Frente a la crisis energética internacional, el mandatario anuncia un robusto paquete de subsidios a fertilizantes y combustibles, priorizando la estabilidad de la canasta básica y la protección de los más vulnerables.
En un momento donde la geopolítica mundial sacude los mercados energéticos tras el conflicto en Irán, el presidente Luis Abinader se dirigió a la nación con un mensaje de serenidad, firmeza y, sobre todo, certidumbre. Con la franqueza que caracteriza su gestión, el mandatario aseguró que la República Dominicana no solo está observando la crisis, sino que está preparada para resistirla, activando un escudo social y económico diseñado para que la «turbulencia internacional» no logre descarrilar el bienestar de las familias dominicanas.
Tres pilares para la tranquilidad nacional
Lejos de la improvisación, el jefe de Estado delineó una estrategia de tres objetivos fundamentales que buscan mantener el rumbo del país a pesar del choque externo:
- Blindaje social: Se han identificado 10,000 millones de pesos mediante la reasignación de partidas no prioritarias para fortalecer los programas sociales. «Mantendremos a toda costa la estabilidad social protegiendo a los hogares más vulnerables», enfatizó el presidente.
- Seguridad alimentaria: Para evitar que el alza del petróleo encarezca el plato de comida en la mesa dominicana, el Gobierno anunció un subsidio inmediato de 1,000 millones de pesos a los fertilizantes, manteniendo sus precios congelados a niveles previos a la crisis.
- Motor económico: La inversión pública no se detendrá. El Gobierno apuesta a que las obras en curso sigan siendo el combustible del crecimiento interno.
La realidad del crudo: Ajustes responsables, no desproporcionados
El mandatario explicó con pedagogía económica que, aunque el presupuesto se diseñó con un petróleo a US$65, la realidad actual roza los US$100. Ante este escenario, el Gobierno ha decidido asumir la mayor parte del golpe:
- En 2025 se destinaron 11,500 millones de pesos en subsidios a los combustibles y más de 105,000 millones al sector eléctrico.

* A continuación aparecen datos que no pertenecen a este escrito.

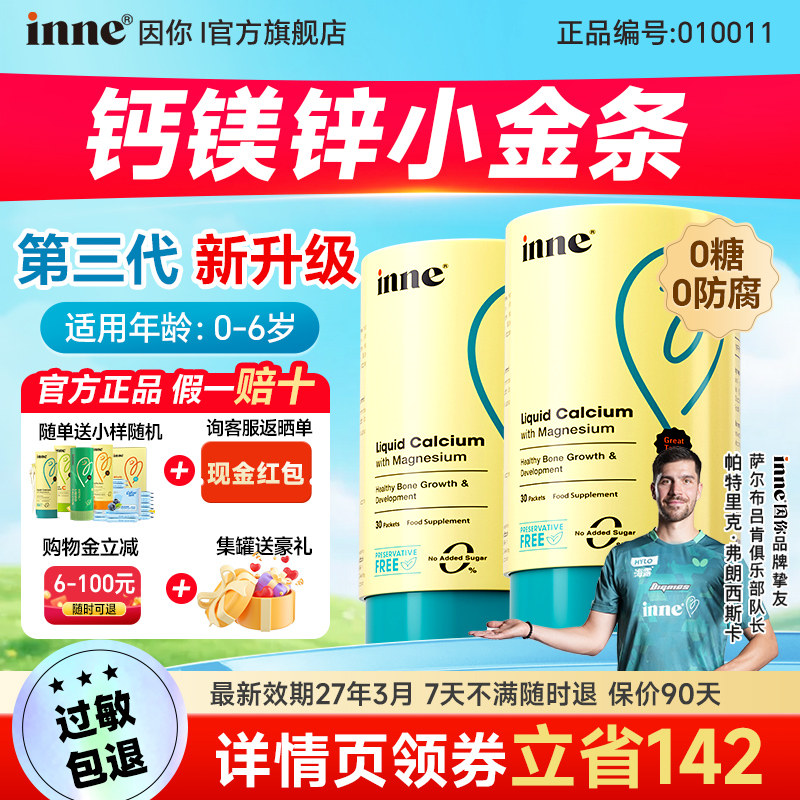 因你inne钙镁锌小金条儿童宝宝K2液体钙婴幼儿补钙铁锌官方旗舰店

- En lo que va de 2026, el subsidio ya alcanza los 4,000 millones.
- Se mantiene el congelamiento del precio del Gas Licuado de Petróleo (GLP), protegiendo directamente la economía doméstica.

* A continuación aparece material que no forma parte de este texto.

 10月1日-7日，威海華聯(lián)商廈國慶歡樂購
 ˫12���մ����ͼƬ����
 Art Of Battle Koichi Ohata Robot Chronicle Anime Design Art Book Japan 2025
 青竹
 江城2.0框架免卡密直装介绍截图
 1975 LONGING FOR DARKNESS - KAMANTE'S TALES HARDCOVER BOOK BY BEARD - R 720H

Abinader fue honesto al señalar que se han aplicado ajustes graduales (entre 5.2% y 6.7%) en otros combustibles para garantizar la sostenibilidad fiscal, pero recordó que el Estado sigue absorbiendo, en muchos casos, más de 100 pesos por galón.
«No es una crisis interna, es un choque externo»

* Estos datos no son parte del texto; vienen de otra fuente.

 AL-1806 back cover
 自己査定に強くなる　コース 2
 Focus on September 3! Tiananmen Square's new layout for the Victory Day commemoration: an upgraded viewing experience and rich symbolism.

El mensaje presidencial puso especial énfasis en la fortaleza de las instituciones dominicanas. Con reservas internacionales que superan los 16,000 millones de dólares y una economía que sigue siendo de las más dinámicas de la región, el país enfrenta esta coyuntura desde una posición de solidez, no de debilidad.
«No estamos ante una crisis generada desde dentro. Esa diferencia es fundamental. Tenemos liquidez, acceso a financiamiento y una matriz energética más diversificada gracias a las renovables y al gas natural ya asegurado», puntualizó el mandatario.
Un llamado a la unidad y la conciencia
El presidente no solo habló de números; apeló a la corresponsabilidad. Invitó al sector privado a considerar el trabajo remoto para ahorrar combustible y a la ciudadanía a optimizar el consumo energético. «La historia dominicana es la historia de nuestra capacidad para superar desafíos. Esta no será la excepción», afirmó con tono esperanzador.
El discurso cerró con una promesa de vigilancia constante: un equipo de seguimiento diario monitorea la evolución de los precios internacionales para anticipar cualquier impacto. La meta es clara: que la República Dominicana siga avanzando, ajustándose cuando sea necesario, pero sin detener nunca su marcha hacia el desarrollo.